In 1987 the New York Times published a story explaining that Democratic and Republican party leaders colluded to usurp the nonpartisan League of Women Voters’ role in organizing the presidential debates. The story reported that co-chairman Paul G. Kirk and Frank J. Fahrenkopf Jr., the Democratic and Republican national chairmen respectively, would not favor the inclusion of third-party candidates in the debates. Since then, no third-party candidate has ever made it to the presidential debates. Green Party candidate Ralph Nader, who tried unsuccessfully to participate in the 2000 and 2004 debates, made the most recent attempt. In 2000, the commission even went so far as to circulate a face-sheet of people, many of whom were independent political voices, who were barred from the event. Nader had a ticket to watch the debate from a viewing room and an interview invitation from FoxNews, but was nearly arrested when he tried to enter. Nader promptly sued the Commission for using state police officers to enforce a political agenda and within weeks was given a formal apology from the co-chairmen, who pledged to allow him to enter next time if he had a ticket. Nader’s story exemplifies the intrusive and sometimes disturbing nature of the Commission on Political Debates.
To participate in the debates, the Commission requires that a candidate be nationally polling at 15 percent, far more than the five percent threshold that the League of Women Voters required — and much more than the one percent required in primary debates.

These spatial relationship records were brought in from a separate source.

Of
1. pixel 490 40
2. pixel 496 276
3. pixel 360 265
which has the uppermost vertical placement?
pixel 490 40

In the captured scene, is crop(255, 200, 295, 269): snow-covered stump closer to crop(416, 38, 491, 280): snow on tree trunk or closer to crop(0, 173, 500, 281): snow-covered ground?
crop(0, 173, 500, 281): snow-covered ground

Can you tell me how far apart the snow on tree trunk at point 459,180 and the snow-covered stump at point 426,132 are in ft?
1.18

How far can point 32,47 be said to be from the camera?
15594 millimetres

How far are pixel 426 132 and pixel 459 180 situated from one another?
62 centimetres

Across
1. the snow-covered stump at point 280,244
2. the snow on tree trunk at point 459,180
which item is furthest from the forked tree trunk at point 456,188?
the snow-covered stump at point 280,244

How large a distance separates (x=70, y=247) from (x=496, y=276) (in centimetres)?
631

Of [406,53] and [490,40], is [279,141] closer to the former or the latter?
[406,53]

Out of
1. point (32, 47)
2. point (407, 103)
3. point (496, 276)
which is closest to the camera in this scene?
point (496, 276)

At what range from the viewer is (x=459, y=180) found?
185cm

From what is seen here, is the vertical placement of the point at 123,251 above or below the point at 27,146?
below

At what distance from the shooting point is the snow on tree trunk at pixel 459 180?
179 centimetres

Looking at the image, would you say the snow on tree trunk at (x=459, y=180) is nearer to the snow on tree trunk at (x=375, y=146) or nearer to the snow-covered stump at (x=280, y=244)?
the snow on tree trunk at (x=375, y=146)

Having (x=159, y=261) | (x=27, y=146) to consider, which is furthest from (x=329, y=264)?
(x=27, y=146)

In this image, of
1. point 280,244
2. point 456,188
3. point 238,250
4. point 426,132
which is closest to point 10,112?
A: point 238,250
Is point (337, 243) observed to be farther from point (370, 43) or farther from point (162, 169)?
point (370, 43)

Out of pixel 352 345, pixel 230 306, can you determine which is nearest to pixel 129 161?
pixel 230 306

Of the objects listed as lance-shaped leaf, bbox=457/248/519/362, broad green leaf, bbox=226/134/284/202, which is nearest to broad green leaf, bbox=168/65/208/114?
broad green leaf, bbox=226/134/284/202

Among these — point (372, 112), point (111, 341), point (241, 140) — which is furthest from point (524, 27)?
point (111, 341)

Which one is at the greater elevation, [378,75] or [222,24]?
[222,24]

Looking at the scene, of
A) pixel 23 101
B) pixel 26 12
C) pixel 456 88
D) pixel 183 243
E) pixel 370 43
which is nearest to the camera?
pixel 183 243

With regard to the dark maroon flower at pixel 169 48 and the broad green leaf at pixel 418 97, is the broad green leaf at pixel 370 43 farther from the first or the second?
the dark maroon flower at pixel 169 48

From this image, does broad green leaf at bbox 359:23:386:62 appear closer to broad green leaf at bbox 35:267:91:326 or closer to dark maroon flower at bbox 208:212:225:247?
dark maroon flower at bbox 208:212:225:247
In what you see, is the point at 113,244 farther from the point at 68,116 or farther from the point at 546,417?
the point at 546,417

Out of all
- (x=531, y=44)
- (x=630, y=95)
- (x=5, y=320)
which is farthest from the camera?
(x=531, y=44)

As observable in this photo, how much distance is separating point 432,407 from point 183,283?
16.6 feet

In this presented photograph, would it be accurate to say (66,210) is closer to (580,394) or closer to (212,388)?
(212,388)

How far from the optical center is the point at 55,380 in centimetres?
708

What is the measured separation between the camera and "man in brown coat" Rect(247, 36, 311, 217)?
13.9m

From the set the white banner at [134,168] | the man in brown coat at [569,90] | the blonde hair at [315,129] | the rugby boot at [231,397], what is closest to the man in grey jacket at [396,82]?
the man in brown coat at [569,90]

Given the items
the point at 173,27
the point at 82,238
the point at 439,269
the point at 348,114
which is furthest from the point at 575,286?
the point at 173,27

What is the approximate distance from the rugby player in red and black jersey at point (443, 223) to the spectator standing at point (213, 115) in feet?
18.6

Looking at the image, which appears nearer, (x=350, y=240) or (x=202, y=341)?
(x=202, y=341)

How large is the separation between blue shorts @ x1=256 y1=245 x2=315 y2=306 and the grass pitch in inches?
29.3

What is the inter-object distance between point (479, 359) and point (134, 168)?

What makes this criterion even more appalling is the fact that the federal government only requires that a candidate be nationally polling at five percent to receive money from the taxpayer-generated public campaign financing coffers. Thus, the American voters’ money is being wasted, their time disregarded, and their standards circumvented — all in the name of the two-party system’s duopoly.
Just when you thought it couldn’t get any worse, it does. It goes without saying that the CPD’s claim of nonpartisanship is questionable, if not downright bullshit. Each of the 12 board members is from a political party and in fact, five of them have been donating money to presidential campaigns this season alone. This should give immediate pause to any self-respecting potential voter. With the members of the CPD investing their money into political races, what would lead anyone to believe that they are acting as an independent entity responsible for administering informative debate? Unfortunately the conflicting interests do not stop there. This wouldn’t be a political column without mentioning the role big business plays in all of this. Further complicating the supposed independent interests of the Commission on Political Debates are some of the United States’ largest corporations like Ford, AT&T, Anheuser-Busch, Sprint, J.P. Morgan, and IBM, who are listed as “national debate sponsors” on the Commission’s website, www.debates.org.
Until we make radical changes to our electoral system, the American public will continue to be marginalized and disenfranchised by corporate interests with a stranglehold on our prized political system. If something isn’t done soon, everyone labeled “apathetic” will be right in saying that there are no differences between puppet A and puppet B. As we fight wars in the name of democratic ideals, it is truly amazing that the United States, of all countries, is not only allowing but perpetuating such injustices within the very same electoral system that men and women are dying for. Lady Liberty would be ashamed.